# Experiment 003: Pure Categorical Treatment (No Binning)

**Hypothesis**: Converting numerical features directly to categorical dtype (as strings) without binning will preserve information and yield significant improvement over baseline.

**Expected CV**: 0.430+ (improvement of +0.100 from baseline 0.3311)

**Approach**:
- Convert all numerical features (Temp, Humidity, Moisture, N, P, K) to strings then category dtype
- Keep Soil Type and Crop Type as categorical
- Use XGBoost, LightGBM, CatBoost with native categorical support
- Hyperparameters: max_depth=6-7, learning_rate=0.07
- Stratified 5-fold CV

In [None]:
import pandas as pd
import numpy as np
import torch
from sklearn.model_selection import StratifiedKFold
from sklearn.preprocessing import LabelEncoder
import xgboost as xgb
import lightgbm as lgb
from catboost import CatBoostClassifier, Pool
from tqdm import tqdm
import warnings
import pickle
import os
warnings.filterwarnings('ignore')

# Load data
train = pd.read_csv('/home/data/train.csv')
test = pd.read_csv('/home/data/test.csv')

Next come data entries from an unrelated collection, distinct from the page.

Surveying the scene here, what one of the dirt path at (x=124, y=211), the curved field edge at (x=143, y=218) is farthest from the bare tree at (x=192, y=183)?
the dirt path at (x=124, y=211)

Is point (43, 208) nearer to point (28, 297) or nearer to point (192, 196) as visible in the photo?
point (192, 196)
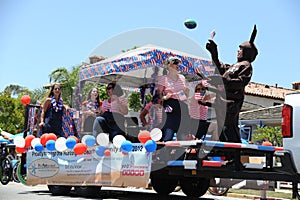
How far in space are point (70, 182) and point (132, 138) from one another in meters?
1.37

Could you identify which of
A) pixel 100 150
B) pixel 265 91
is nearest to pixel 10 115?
pixel 265 91

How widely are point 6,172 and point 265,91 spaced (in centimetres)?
3109

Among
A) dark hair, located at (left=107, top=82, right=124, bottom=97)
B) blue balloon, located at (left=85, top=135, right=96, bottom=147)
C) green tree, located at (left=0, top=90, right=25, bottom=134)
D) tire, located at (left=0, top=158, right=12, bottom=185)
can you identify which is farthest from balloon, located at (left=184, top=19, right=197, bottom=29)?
green tree, located at (left=0, top=90, right=25, bottom=134)

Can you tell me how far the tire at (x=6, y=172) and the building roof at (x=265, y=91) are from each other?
26065mm

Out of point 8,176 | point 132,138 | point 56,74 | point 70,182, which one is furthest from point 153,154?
point 56,74

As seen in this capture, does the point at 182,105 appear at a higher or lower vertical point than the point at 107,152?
higher

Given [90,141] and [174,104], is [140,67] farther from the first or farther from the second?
[90,141]

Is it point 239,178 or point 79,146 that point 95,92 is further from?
point 239,178

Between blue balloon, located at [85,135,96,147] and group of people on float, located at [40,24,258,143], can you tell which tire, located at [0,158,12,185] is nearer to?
group of people on float, located at [40,24,258,143]

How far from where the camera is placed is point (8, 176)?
43.6ft

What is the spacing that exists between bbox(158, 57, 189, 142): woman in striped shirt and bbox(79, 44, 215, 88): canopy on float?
2.19 ft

print(f"Train shape: {train.shape}")
print(f"Test shape: {test.shape}")
print("\nTarget distribution:")
print(train['Fertilizer Name'].value_counts())

In [None]:
# Define MAP@3 metric for optimization
def map_at_3(predictions, true_labels):
    """Calculate MAP@3 score"""
    map_scores = []
    
    for i in range(len(true_labels)):
        # Get top 3 predictions
        pred_idx = np.argsort(predictions[i])[-3:][::-1]
        
        # Calculate average precision for this observation
        score = 0.0
        num_hits = 0
        
        for k, pred in enumerate(pred_idx, 1):
            if pred == true_labels[i]:
                num_hits += 1
                score += num_hits / k
        
        map_scores.append(score / min(3, 1))  # Divide by min(3, num_relevant_items)
    
    return np.mean(map_scores)

print("MAP@3 metric defined")

In [None]:
# Encode target
le_target = LabelEncoder()
y_encoded = le_target.fit_transform(train['Fertilizer Name'])
print(f"Classes: {le_target.classes_}")
print(f"Number of classes: {len(le_target.classes_)}")

# Save target encoder
os.makedirs('experiments/003_pure_categorical', exist_ok=True)
pickle.dump(le_target, open('experiments/003_pure_categorical/target_encoder.pkl', 'wb'))

In [None]:
# Pure Categorical Treatment - Convert numericals to categorical WITHOUT binning
# All numerical features have low cardinality (14-43 unique values)

numerical_features = ['Temparature', 'Humidity', 'Moisture', 'Nitrogen', 'Potassium', 'Phosphorous']
categorical_features = ['Soil Type', 'Crop Type']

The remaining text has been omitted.